** Start of Supplied material **

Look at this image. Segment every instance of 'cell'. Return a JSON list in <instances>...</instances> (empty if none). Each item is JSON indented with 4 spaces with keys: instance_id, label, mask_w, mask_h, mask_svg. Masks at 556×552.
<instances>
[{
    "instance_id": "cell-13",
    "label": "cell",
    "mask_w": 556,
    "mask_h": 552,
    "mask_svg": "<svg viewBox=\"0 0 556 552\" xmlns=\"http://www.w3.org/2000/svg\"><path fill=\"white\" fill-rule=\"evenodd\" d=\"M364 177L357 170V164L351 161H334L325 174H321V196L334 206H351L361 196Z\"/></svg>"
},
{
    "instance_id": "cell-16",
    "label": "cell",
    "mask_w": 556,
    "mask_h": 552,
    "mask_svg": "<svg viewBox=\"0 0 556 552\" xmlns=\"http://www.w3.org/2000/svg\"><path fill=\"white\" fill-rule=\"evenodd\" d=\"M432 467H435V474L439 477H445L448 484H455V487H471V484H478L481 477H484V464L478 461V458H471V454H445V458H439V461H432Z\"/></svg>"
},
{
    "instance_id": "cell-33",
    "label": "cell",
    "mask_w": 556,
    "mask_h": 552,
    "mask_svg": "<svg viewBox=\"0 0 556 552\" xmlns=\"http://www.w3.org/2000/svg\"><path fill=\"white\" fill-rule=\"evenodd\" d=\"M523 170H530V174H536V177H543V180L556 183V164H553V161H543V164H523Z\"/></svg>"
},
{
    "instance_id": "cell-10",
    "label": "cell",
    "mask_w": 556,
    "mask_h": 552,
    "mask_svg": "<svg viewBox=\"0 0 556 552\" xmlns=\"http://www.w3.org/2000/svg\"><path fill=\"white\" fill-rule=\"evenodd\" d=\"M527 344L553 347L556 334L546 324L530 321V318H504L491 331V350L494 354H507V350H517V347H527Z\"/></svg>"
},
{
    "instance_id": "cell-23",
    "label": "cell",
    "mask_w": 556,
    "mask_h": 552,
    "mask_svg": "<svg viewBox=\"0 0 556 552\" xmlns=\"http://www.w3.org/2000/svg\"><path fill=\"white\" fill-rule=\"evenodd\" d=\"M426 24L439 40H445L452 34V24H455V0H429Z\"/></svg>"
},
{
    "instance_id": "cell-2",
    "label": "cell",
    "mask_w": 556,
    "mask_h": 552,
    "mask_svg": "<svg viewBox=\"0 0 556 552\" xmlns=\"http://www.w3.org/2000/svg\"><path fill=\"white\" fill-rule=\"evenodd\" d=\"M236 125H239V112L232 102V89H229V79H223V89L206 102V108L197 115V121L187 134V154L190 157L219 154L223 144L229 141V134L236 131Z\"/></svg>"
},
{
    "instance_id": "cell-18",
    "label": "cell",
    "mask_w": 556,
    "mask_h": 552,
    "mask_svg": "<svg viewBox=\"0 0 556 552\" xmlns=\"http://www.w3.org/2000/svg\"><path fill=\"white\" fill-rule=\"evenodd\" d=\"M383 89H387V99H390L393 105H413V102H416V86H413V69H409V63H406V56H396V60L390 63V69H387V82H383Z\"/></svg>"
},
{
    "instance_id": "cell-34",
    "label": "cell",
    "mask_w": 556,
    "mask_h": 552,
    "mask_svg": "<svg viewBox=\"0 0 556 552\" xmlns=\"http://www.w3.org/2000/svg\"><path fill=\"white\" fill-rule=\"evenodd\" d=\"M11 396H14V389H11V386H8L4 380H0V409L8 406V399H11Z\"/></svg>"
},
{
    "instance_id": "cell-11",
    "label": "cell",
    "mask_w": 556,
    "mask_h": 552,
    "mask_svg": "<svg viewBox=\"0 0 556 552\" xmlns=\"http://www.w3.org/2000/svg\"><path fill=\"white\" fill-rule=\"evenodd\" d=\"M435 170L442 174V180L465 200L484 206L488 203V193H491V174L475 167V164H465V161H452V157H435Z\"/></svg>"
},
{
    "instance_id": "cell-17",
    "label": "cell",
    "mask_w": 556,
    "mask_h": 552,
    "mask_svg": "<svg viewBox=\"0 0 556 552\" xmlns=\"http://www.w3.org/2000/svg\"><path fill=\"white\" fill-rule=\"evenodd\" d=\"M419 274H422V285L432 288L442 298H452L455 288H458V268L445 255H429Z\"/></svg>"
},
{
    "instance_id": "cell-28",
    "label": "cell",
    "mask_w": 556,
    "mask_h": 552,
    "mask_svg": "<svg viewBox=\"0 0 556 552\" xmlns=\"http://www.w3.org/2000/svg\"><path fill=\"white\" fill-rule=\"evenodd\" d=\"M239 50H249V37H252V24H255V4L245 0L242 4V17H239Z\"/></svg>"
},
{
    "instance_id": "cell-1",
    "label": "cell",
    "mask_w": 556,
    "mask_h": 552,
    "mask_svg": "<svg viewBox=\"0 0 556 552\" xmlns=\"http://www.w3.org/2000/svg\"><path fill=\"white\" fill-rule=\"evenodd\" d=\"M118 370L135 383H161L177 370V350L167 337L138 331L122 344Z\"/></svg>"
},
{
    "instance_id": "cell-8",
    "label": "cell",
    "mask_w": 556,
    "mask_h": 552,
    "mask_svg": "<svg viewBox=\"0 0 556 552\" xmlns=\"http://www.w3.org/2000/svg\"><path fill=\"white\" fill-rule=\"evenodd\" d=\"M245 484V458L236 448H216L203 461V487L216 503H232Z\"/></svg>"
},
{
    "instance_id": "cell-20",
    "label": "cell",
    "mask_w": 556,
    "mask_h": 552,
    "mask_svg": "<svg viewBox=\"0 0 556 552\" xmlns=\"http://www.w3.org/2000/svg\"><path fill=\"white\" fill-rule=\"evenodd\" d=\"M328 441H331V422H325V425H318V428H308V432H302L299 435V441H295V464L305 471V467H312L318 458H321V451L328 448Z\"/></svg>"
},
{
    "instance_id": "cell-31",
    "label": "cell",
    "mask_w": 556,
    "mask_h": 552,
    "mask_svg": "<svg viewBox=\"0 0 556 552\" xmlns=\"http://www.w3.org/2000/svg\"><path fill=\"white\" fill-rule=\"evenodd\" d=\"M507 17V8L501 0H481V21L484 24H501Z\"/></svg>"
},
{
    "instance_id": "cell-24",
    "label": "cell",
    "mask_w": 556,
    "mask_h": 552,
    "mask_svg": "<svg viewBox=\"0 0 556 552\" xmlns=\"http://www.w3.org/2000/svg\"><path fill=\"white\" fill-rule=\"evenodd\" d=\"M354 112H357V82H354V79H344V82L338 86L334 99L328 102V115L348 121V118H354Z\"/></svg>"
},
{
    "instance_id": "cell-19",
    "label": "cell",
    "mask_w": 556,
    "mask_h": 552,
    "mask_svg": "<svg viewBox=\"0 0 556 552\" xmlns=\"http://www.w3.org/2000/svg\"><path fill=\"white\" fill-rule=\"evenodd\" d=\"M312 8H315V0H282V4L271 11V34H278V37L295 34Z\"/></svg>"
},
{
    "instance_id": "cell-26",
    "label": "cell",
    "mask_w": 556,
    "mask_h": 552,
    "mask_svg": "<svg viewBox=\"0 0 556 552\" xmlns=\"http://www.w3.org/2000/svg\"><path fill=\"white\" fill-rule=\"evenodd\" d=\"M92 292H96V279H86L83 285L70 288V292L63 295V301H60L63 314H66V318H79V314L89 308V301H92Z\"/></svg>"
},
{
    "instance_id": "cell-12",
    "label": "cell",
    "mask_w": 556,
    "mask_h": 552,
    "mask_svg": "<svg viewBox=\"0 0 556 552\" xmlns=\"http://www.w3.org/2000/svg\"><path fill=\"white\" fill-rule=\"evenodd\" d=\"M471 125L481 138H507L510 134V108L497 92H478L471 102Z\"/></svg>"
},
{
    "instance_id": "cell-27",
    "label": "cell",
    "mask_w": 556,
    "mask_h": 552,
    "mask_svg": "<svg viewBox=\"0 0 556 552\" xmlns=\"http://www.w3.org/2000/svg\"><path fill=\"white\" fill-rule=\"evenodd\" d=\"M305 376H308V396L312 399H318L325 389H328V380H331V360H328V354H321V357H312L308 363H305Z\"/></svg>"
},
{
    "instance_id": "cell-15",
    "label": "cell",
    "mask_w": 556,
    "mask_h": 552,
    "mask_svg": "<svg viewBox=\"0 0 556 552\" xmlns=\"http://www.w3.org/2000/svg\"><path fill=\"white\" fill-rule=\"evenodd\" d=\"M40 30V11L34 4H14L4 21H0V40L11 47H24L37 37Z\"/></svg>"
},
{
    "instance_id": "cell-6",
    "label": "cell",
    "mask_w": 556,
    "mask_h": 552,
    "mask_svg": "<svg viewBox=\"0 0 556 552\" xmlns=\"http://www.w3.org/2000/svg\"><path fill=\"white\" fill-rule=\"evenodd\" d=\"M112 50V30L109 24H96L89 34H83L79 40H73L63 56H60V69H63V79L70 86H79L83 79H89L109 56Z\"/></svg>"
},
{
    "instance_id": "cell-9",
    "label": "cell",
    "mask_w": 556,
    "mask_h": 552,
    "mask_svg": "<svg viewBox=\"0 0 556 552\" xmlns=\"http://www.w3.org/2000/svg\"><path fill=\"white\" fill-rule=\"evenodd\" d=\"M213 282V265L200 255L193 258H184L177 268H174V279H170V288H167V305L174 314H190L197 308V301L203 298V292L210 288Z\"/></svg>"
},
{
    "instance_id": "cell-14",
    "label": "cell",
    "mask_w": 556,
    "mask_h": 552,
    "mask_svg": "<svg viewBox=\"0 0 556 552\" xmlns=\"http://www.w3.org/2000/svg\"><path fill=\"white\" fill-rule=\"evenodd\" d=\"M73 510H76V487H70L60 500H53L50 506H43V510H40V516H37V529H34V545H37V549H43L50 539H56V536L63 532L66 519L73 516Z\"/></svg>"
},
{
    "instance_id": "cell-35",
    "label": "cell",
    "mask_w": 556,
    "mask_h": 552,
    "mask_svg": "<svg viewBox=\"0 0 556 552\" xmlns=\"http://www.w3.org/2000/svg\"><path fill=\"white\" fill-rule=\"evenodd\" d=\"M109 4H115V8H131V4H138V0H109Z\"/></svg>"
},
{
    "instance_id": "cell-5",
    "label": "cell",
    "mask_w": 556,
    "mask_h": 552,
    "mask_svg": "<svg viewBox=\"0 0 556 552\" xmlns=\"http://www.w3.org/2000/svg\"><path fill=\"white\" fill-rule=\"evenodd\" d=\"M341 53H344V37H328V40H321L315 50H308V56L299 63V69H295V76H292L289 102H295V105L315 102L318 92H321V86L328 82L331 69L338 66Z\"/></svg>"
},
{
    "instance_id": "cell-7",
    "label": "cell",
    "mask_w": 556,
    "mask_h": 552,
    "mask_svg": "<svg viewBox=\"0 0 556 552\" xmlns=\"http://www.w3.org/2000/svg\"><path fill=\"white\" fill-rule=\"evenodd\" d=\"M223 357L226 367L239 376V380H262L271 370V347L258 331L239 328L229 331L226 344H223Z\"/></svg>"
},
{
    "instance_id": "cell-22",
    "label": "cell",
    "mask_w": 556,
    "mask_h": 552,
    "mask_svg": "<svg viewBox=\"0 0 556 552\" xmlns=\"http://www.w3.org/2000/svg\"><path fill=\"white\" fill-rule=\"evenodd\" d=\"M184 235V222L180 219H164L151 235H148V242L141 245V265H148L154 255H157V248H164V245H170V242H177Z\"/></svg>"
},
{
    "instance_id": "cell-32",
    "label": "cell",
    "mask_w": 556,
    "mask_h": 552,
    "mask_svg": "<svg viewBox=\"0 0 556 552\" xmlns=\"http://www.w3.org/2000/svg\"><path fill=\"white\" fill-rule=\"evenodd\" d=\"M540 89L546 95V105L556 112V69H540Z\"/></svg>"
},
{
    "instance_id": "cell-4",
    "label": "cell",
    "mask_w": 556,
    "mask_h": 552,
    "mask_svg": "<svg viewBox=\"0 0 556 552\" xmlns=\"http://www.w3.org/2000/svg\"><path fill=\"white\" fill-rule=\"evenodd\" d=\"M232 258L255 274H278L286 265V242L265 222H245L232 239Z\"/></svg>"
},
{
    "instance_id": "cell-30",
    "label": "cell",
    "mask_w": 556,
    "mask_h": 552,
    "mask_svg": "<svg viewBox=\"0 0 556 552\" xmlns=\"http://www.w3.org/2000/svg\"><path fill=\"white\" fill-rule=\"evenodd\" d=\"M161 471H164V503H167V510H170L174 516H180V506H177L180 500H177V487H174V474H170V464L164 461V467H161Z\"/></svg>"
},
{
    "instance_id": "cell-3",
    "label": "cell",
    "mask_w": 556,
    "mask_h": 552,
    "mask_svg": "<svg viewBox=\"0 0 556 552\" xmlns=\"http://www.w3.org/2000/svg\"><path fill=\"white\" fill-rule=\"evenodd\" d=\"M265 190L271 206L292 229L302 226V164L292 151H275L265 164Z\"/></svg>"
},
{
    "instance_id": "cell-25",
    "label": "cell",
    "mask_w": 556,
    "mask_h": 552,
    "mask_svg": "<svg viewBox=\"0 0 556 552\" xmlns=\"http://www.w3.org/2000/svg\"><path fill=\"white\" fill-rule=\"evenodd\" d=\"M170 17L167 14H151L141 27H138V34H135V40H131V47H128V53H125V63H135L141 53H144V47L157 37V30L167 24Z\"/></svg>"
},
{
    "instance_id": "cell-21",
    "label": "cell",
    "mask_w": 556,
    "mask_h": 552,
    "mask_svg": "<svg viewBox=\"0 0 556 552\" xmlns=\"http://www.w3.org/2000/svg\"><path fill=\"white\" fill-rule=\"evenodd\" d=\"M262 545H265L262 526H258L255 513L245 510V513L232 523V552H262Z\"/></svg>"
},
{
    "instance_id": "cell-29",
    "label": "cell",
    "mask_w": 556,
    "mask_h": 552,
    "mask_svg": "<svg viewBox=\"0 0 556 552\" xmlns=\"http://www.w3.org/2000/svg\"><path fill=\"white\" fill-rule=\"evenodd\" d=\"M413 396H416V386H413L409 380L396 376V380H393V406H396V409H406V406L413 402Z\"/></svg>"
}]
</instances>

** End of Supplied material **

* [Short exercise] Filter the items above and copy out each line that contains the string "instances", leaving every line unchanged.

* [Written solution]
Look at this image. Segment every instance of 'cell'. Return a JSON list in <instances>...</instances> (empty if none). Each item is JSON indented with 4 spaces with keys: instance_id, label, mask_w, mask_h, mask_svg. Masks at 556×552.
<instances>
</instances>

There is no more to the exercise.